The Boy Who Saw True (originally published by Neville Spearman, 1953, with an introduction, afterword and notes by Cyril Scott) is the allegedly true diary of a young Victorian boy with clairvoyant gifts. Born with unusual talents, the anonymous author could apparently see auras and spirits, yet failed to realise that other people were not similarly gifted. "In consequence he was misunderstood, and had to suffer many indignities."

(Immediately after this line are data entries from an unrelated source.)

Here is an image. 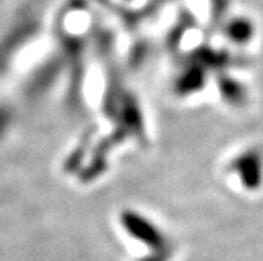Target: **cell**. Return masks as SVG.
<instances>
[{
	"mask_svg": "<svg viewBox=\"0 0 263 261\" xmlns=\"http://www.w3.org/2000/svg\"><path fill=\"white\" fill-rule=\"evenodd\" d=\"M120 220H122L123 228L133 236V238L140 241L142 244H145L147 247H150L152 252L172 249V244L167 239V236L155 224H152L143 216H139L137 212L123 211Z\"/></svg>",
	"mask_w": 263,
	"mask_h": 261,
	"instance_id": "1",
	"label": "cell"
},
{
	"mask_svg": "<svg viewBox=\"0 0 263 261\" xmlns=\"http://www.w3.org/2000/svg\"><path fill=\"white\" fill-rule=\"evenodd\" d=\"M236 170L240 173V178L243 179L245 186L248 189H257L261 183V170H260V159L255 156L243 157L236 160Z\"/></svg>",
	"mask_w": 263,
	"mask_h": 261,
	"instance_id": "2",
	"label": "cell"
},
{
	"mask_svg": "<svg viewBox=\"0 0 263 261\" xmlns=\"http://www.w3.org/2000/svg\"><path fill=\"white\" fill-rule=\"evenodd\" d=\"M172 249H167V250H155V252H150L148 255L142 256L140 259L137 261H169L171 256H172Z\"/></svg>",
	"mask_w": 263,
	"mask_h": 261,
	"instance_id": "3",
	"label": "cell"
}]
</instances>
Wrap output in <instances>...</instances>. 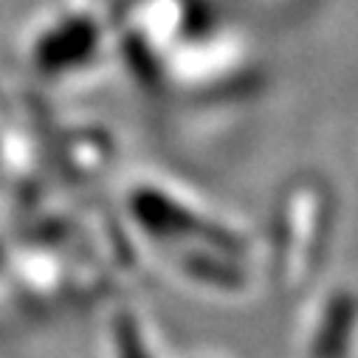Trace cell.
I'll return each mask as SVG.
<instances>
[{
  "instance_id": "cell-7",
  "label": "cell",
  "mask_w": 358,
  "mask_h": 358,
  "mask_svg": "<svg viewBox=\"0 0 358 358\" xmlns=\"http://www.w3.org/2000/svg\"><path fill=\"white\" fill-rule=\"evenodd\" d=\"M133 316H124V327H122V358H150L147 355V347H144V338L136 327V322H130Z\"/></svg>"
},
{
  "instance_id": "cell-2",
  "label": "cell",
  "mask_w": 358,
  "mask_h": 358,
  "mask_svg": "<svg viewBox=\"0 0 358 358\" xmlns=\"http://www.w3.org/2000/svg\"><path fill=\"white\" fill-rule=\"evenodd\" d=\"M119 62L105 0H59L37 15L26 40V65L45 85L87 87Z\"/></svg>"
},
{
  "instance_id": "cell-6",
  "label": "cell",
  "mask_w": 358,
  "mask_h": 358,
  "mask_svg": "<svg viewBox=\"0 0 358 358\" xmlns=\"http://www.w3.org/2000/svg\"><path fill=\"white\" fill-rule=\"evenodd\" d=\"M355 330H358V294L347 288L333 291L319 313V324L310 341V358H350Z\"/></svg>"
},
{
  "instance_id": "cell-1",
  "label": "cell",
  "mask_w": 358,
  "mask_h": 358,
  "mask_svg": "<svg viewBox=\"0 0 358 358\" xmlns=\"http://www.w3.org/2000/svg\"><path fill=\"white\" fill-rule=\"evenodd\" d=\"M259 82V57L251 37L215 3L178 43L150 96L181 105L240 99Z\"/></svg>"
},
{
  "instance_id": "cell-3",
  "label": "cell",
  "mask_w": 358,
  "mask_h": 358,
  "mask_svg": "<svg viewBox=\"0 0 358 358\" xmlns=\"http://www.w3.org/2000/svg\"><path fill=\"white\" fill-rule=\"evenodd\" d=\"M124 206L130 220L147 237L161 243H181L189 251H229L248 257L251 240L198 192L161 172H138L127 181Z\"/></svg>"
},
{
  "instance_id": "cell-4",
  "label": "cell",
  "mask_w": 358,
  "mask_h": 358,
  "mask_svg": "<svg viewBox=\"0 0 358 358\" xmlns=\"http://www.w3.org/2000/svg\"><path fill=\"white\" fill-rule=\"evenodd\" d=\"M336 198L324 178L305 172L282 187L274 206V277L282 288H299L313 277L333 231Z\"/></svg>"
},
{
  "instance_id": "cell-5",
  "label": "cell",
  "mask_w": 358,
  "mask_h": 358,
  "mask_svg": "<svg viewBox=\"0 0 358 358\" xmlns=\"http://www.w3.org/2000/svg\"><path fill=\"white\" fill-rule=\"evenodd\" d=\"M212 0H113L110 26L119 62L150 91L161 68Z\"/></svg>"
}]
</instances>
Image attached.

Noted English composer Cyril Scott describes the diary in the book's introduction as "a highly diverting and important human document. The document is of interest in that it reveals the thoughts, emotions and perplexities of a Victorian youngster brought up a little prior to the 'naughty nineties' ... Before his death his wife persuaded him to let the diary be published. But he made certain stipulations. It was not to be printed until several years after his death. He allowed bad spellings to remain." Although the author remained anonymous, Scott says he was born in the North of England, his father being a businessman.

==Critical reception==
Tutor Hunt wrote, "the diary is endearing and gently humorous so that readers cannot help but side with its deeply sensitive young protagonist. With the boy we laugh at the adults around him for all their various embarrassments and hypocrisies. From their fumbling explanations about the meaning of scriptural words like "adultery" and "circumcision", to the carbuncle on the curate's "B-T-M" and on to the vicar's piles it's all wonderfully observed", and holisticshop applauded "its naive candours, its drolleries, its unconscious humour, its oscillations between the ridiculous and the exalted, and its power to convince, for the very reason that the young diarist never set out with the intention of carrying conviction."